Revenue-based financing (RBF) offers an alternative for startups with predictable income but reluctance to give up equity. In an RBF arrangement, investors provide capital in exchange for a percentage of future revenue until a predetermined return cap is reached—usually 1.5x to 3x the original investment.This model is particularly attractive to SaaS and subscription-based businesses with consistent cash flow. RBF does not dilute ownership, and payments fluctuate with income, easing the burden during slow months. However, startups must ensure that the terms don’t hinder their ability to reinvest in growth.

Frequently Asked Questions

1. What is the best funding option for early-stage startups? It depends on your business model and risk tolerance. Self-funding, grants, and friends/family investment are common early-stage options due to their accessibility and low cost.

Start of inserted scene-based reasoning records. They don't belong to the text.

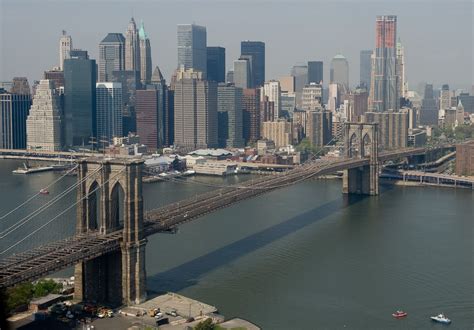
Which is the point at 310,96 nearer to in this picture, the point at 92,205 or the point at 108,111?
the point at 108,111

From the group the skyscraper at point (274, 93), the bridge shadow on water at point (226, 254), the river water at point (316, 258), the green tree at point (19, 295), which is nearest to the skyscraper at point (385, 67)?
the skyscraper at point (274, 93)

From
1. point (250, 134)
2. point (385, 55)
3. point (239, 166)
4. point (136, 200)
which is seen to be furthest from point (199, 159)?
point (385, 55)

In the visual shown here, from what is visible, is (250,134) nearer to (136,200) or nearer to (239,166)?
(239,166)

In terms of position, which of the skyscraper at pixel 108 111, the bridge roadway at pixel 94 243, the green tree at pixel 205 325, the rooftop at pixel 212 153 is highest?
the skyscraper at pixel 108 111

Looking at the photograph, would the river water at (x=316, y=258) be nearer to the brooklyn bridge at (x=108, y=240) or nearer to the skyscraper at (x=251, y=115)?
the brooklyn bridge at (x=108, y=240)

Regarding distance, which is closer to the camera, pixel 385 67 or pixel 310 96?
pixel 310 96

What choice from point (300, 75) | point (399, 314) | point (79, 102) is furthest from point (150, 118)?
point (300, 75)

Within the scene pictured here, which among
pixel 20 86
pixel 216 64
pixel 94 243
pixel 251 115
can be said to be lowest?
pixel 94 243
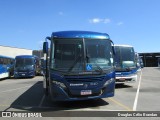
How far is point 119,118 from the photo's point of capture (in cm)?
788

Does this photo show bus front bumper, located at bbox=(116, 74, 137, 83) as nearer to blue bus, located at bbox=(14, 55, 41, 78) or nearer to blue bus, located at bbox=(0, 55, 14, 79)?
blue bus, located at bbox=(0, 55, 14, 79)

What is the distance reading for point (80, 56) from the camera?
1005cm

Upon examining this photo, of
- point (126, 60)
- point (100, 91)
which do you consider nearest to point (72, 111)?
point (100, 91)

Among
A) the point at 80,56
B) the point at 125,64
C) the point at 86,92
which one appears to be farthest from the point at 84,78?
the point at 125,64

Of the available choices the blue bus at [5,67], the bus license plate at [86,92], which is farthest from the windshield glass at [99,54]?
the blue bus at [5,67]

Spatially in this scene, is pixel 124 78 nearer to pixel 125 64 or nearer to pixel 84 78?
pixel 125 64

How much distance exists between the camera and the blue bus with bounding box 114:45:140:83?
16203mm

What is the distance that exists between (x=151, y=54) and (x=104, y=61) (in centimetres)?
6686

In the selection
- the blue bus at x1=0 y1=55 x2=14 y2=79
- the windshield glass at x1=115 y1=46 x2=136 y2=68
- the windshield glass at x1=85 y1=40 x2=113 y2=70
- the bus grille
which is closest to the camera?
the bus grille

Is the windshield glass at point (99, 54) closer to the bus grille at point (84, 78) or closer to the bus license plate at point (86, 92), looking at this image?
the bus grille at point (84, 78)

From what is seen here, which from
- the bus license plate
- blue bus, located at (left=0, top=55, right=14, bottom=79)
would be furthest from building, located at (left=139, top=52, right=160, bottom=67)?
the bus license plate

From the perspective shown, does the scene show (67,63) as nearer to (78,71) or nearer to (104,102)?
(78,71)

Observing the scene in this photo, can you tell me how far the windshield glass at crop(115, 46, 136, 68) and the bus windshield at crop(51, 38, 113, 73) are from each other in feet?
20.6

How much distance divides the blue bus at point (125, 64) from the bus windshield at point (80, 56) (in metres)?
5.81
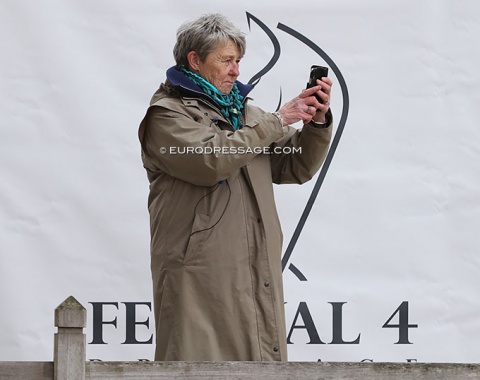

2. Can I combine multiple funding sources for my startup? Yes, many founders use a mix of funding sources—such as bootstrapping, grants, and loans—to cover different phases of their business growth.

3. How do I find grants specifically for my industry or demographic? Use databases like Grants.gov, check with state/local economic development agencies, or explore targeted programs like Amber Grants or SBIR/STTR.

4. What should I include in a startup pitch for competitions or investors? Focus on your problem/solution, market size, business model, traction, and team. Use a compelling story and visuals to make your pitch memorable.

5. Is equity crowdfunding a good choice for startups? It can be, especially for consumer-facing companies with a strong community. However, be prepared to meet regulatory requirements and manage a large number of shareholders.